Y luego, de dos en dos… todos los demás. Hasta sesenta… Saladrigas, Montero… ¡Lo mejor de La Habana! Médicos, abogados… los revolucionarios desterrados que iban a sufrir en Isla de Pinos…

“Después nos cuenta, relata el periodista cómo su padre, impresionado…, se dirigió a él:

–“¿Qué edad tienes, muchacho?”…

–“Diecisiete años”.

–“¿Y por qué estás aquí?”

–“Vengo deportado por querer la libertad de mi Cuba”…

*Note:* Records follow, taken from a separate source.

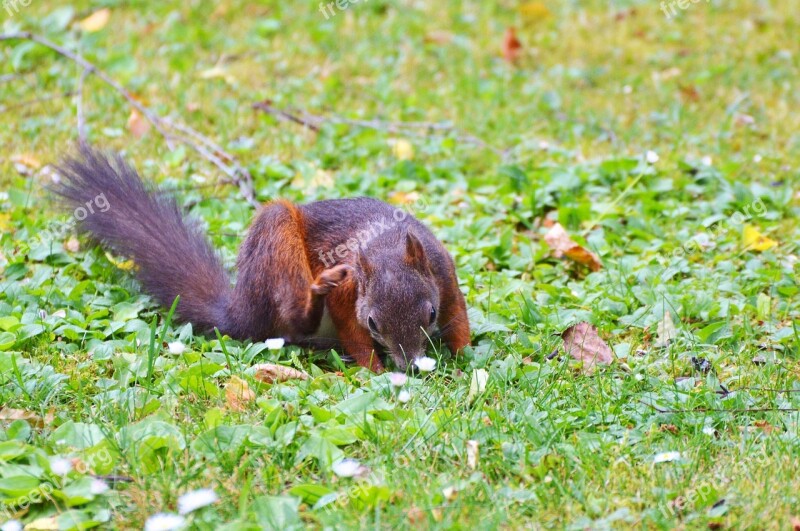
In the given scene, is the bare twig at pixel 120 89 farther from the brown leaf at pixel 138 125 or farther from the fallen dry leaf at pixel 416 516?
the fallen dry leaf at pixel 416 516

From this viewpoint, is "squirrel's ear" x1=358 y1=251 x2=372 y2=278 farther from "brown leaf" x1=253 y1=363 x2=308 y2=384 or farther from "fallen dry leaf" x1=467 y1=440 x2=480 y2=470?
"fallen dry leaf" x1=467 y1=440 x2=480 y2=470

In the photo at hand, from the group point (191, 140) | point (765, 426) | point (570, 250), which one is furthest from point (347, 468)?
point (191, 140)

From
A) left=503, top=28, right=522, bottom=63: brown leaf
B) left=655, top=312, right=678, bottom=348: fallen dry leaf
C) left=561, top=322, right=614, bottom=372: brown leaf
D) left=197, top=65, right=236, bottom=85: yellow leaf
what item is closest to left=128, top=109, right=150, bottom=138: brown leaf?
left=197, top=65, right=236, bottom=85: yellow leaf

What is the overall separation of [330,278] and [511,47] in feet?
13.4

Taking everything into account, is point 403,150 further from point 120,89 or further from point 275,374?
point 275,374

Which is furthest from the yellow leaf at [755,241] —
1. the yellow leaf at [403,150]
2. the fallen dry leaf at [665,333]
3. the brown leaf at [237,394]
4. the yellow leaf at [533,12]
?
the yellow leaf at [533,12]

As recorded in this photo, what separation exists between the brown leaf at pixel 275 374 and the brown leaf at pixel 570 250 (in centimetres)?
155

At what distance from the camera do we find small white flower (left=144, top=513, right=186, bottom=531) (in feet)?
7.00

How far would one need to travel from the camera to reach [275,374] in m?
3.08

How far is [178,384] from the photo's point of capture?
294cm

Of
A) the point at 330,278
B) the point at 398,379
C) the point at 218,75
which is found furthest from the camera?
the point at 218,75

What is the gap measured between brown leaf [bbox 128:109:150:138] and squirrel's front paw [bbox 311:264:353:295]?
2.61 m

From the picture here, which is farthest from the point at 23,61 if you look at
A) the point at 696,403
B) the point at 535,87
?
the point at 696,403

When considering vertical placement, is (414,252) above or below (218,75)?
below
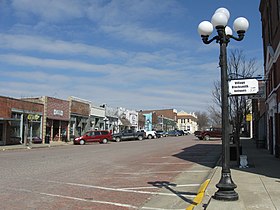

Aclara ella que luego del permiso que debía concederle Sardá, al que da jerarquía de coronel, para que el muchacho los visitara, y enfatiza:

“Mi papá le tomó cariño enseguida… y lo hacía venir… a nuestra casa para que se entretuviera entre cubanos… Venían muchos…  “Leíamos periódicos

–precisa al responderle al periodista sobre lo que allí hacían–. Todas las semanas mi papá recibía periódicos de La Habana: El Diario de la Marina, El Diario de Cuba y el Moro Muza… Pero sus amigos mandaban, escondidos entre los periódicos españoles, otros periódicos de los revolucionarios. Hojas impresas… Entonces unos cuantos se ponían en el portal, …mientras José Martí, que era el que mejor leía, se ponía en el último cuarto de la casa para leer en voz alta”…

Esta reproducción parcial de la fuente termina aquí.